William Quigley, Managing Director Cashel Enterprises and an early and outspoken champion for all things crypto-related, thinks of liquidity as the VCs wet dream. “The lack of liquidity is the thing that all VCs struggle with. With tokens you can have liquidity — you can get in and out as you please. If a business comes to me and it’s an interesting one I encourage them to go into the crypto space,” he said.
Michael Sidgmore, Broadhaven Capital Partners, also believes ICOs will democratize access to fund technology investments. “ICOs have created liquidity, a way to invest and exit,” he said. Sidgmore is keenest on token infrastructure investments, because like any other market the ICO world needs a structure from pre trade to post trade. “Whether that should be centralized or decentralized is another conversation,” he added.
Duncan Davidson, Managing Director of BullPen Capital, doesn’t believe it’s an “if” question. “Venture Capital has already been disrupted,” said Davidson, and more than once.
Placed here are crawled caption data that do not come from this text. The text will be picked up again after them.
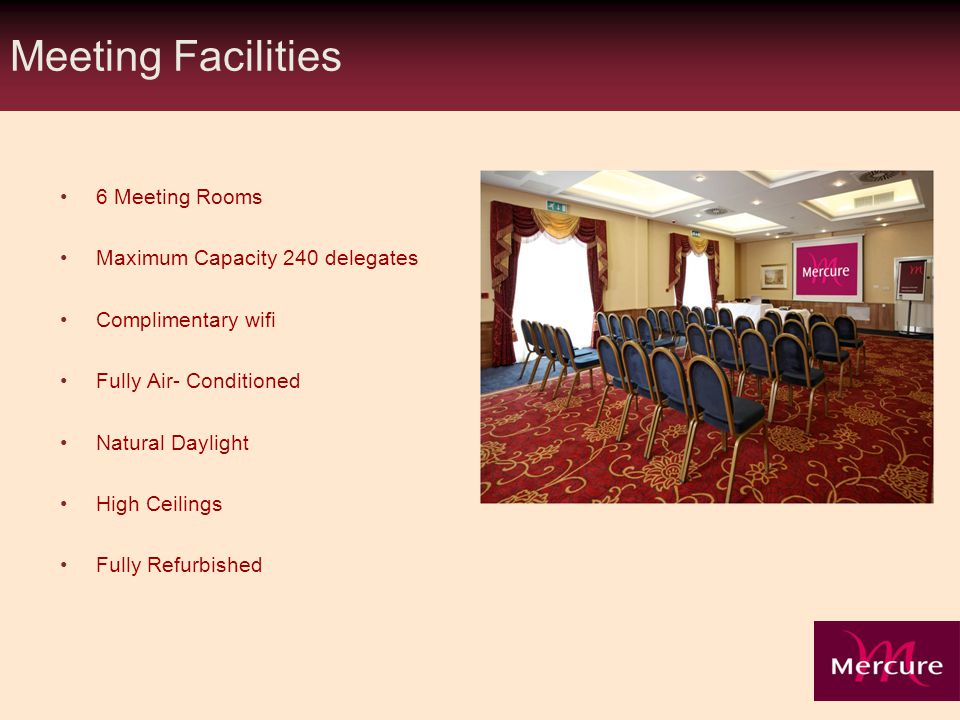 Meeting Facilities 6 Meeting Rooms Maximum Capacity 240 delegates Complimentary wifi Fully Air- Conditioned Natural Daylight High Ceilings Fully Refurbished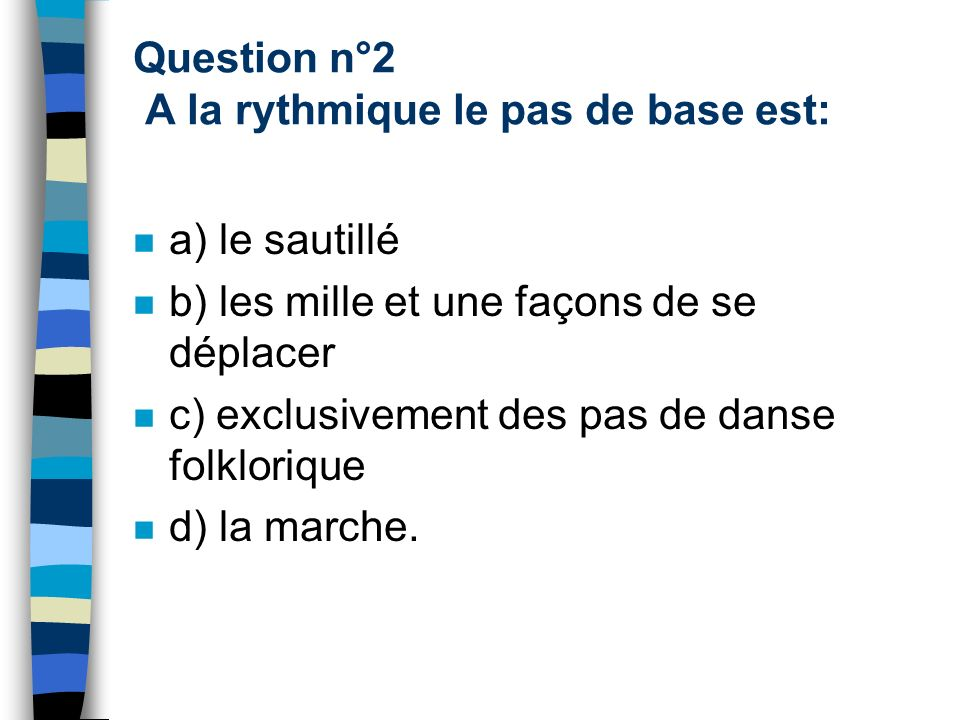 Question n°2 A la rythmique le pas de base est: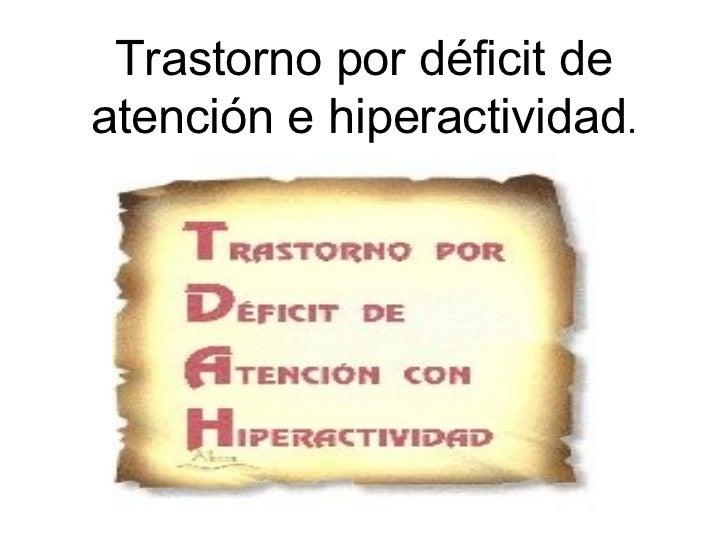 Trastorno por déficit deatención e hiperactividad.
Where you once had VC money you now have accelerators and incubators. “The amount of money raised through ICOs has already disrupted venture capital.”
Ending on a Star Trek-ian note, Davidson predicts we’ll create the Internet of Machines on the rails of blockchain. Machines will be doing the transacting. “Think of self driving cars,” he said, “You want to park. You go on the internet. You buy a token. It’ll all happen in the background. The token world is good at focusing on ecosystem, not just companies.”’
VCs are not going away, and neither are ICOs. A shotgun marriage is happening as we speak. Will VCs upset purist utopian vision of a blockchain world? Probably. Will regulation and legislation also do that? Probably. “Tokens will be regulated as securities, but token utilities are not going away either. Everything will change by the end of the year when the first massively public companies get into the ICO game by converting their reward programs,” said DeBrower, adding “the future is Cambrian, not Jurassic.”